The first and second parameters are compared to each other. If one parameter is a sequence and the other is an integer, the integer is compared to each element in the sequence. If both parameters are sequences, each element of one sequence is compared to the corresponding element of the other sequence.
maxlen - Limit the length of the sequence used. This must be a valid positive integer. If a zero or negative length, or a value which is greater than the actual length of the sequence is specified, this parameter is ignored.
nosimd - If True, SIMD acceleration is disabled if present. The default is False (SIMD acceleration is enabled if present).
result - A boolean value corresponding to the result of all the comparison operations. If all comparison operations result in true, the return value will be true. If any of them result in false, the return value will be false.
findindex¶
Calculate findindex over the values a bytes or bytearray object.
Equivalent to: |
[x for x,y in enumerate(array) if y > param][0] |
Call formats:
result = findindex(opstr, sequence, param)
result = findindex(opstr, sequence, param, maxlen=y)
result = findindex(opstr, sequence, param, nosimd=False)
- opstr - The arithmetic comparison operation as a string.
These are: ‘==’, ‘>’, ‘>=’, ‘<’, ‘<=’, ‘!=’.
sequence - An input bytes or bytearray to be examined.
param - A non-array numeric parameter.
maxlen - Limit the length of the sequence used. This must be a valid positive integer. If a zero or negative length, or a value which is greater than the actual length of the sequence is specified, this parameter is ignored.
nosimd - If True, SIMD acceleration is disabled if present. The default is False (SIMD acceleration is enabled if present).
result - The resulting index. This will be negative if no match was found.
ge¶
Calculate ge over the values in a bytes or bytearray object.
Equivalent to: |
all([x >= param for x in sequence]) |
or |
all([param >= x for x in sequence]) |
or |
all([x >= y for x,y in zip(sequence1, sequence2)]) |
Call formats:
result = ge(sequence1, param)
result = ge(param, sequence1)
result = ge(sequence1, sequence2)
result = ge(sequence1, param, maxlen=y)
⁂
Short problem 1:
Do these statements agree with the excerpt? Answer yes or no for each and quote the words of the excerpt that decide it.
(a) findindex returns a negative result when no match is found.
(b) The default value of nosimd is True.
(c) A maxlen greater than the actual length of the sequence causes an error.
Short problem 2: Write out, word for word, the lines of the listing from the line with "Could you say" up to and including the line with "Answer: point 387,370".

Material to process:
⁂
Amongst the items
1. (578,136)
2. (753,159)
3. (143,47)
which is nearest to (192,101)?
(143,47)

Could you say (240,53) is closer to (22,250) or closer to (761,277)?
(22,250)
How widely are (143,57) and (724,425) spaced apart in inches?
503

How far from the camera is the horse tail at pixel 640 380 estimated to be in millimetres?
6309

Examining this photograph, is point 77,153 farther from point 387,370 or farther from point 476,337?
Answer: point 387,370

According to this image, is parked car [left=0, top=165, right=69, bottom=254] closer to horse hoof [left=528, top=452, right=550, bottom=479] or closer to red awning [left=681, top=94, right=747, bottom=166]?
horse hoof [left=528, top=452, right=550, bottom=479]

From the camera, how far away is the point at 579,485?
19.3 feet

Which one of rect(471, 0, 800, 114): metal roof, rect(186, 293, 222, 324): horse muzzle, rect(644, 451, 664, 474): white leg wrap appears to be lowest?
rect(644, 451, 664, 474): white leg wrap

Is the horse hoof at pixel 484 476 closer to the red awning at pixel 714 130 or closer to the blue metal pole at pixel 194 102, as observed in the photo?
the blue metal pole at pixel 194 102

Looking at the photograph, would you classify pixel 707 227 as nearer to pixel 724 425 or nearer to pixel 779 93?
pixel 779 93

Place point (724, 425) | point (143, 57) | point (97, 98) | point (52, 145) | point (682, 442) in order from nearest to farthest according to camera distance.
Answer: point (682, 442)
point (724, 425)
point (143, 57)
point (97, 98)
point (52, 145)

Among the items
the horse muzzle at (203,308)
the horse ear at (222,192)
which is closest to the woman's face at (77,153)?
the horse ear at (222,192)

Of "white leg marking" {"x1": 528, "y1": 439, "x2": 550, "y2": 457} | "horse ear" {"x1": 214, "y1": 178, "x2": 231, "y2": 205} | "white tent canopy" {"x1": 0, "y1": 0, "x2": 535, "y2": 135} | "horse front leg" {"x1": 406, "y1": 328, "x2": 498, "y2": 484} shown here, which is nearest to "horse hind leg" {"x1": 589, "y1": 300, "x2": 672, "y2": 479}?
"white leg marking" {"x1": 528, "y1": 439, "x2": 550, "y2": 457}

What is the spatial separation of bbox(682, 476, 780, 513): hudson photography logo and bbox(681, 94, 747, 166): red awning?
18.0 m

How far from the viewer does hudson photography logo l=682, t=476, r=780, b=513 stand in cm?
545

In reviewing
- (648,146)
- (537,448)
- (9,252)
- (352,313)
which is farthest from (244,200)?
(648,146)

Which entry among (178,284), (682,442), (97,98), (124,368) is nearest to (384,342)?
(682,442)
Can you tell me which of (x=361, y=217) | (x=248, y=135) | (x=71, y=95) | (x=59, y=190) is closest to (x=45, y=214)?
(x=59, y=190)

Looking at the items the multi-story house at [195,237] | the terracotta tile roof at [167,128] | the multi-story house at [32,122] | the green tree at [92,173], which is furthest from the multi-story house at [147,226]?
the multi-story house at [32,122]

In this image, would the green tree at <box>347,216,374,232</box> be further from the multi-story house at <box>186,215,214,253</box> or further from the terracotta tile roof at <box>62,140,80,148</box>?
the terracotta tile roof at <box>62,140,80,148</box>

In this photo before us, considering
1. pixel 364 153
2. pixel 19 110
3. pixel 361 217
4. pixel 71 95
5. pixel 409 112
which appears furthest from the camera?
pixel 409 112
⁂
Output 1:
(a) Yes: "This will be negative if no match was found."
(b) No: "The default is False"
(c) No: "or a value which is greater than the actual length of the sequence is specified, this parameter is ignored."

Output 2:
Could you say (240,53) is closer to (22,250) or closer to (761,277)?
(22,250)
How widely are (143,57) and (724,425) spaced apart in inches?
503

How far from the camera is the horse tail at pixel 640 380 estimated to be in millimetres?
6309

Examining this photograph, is point 77,153 farther from point 387,370 or farther from point 476,337?
Answer: point 387,370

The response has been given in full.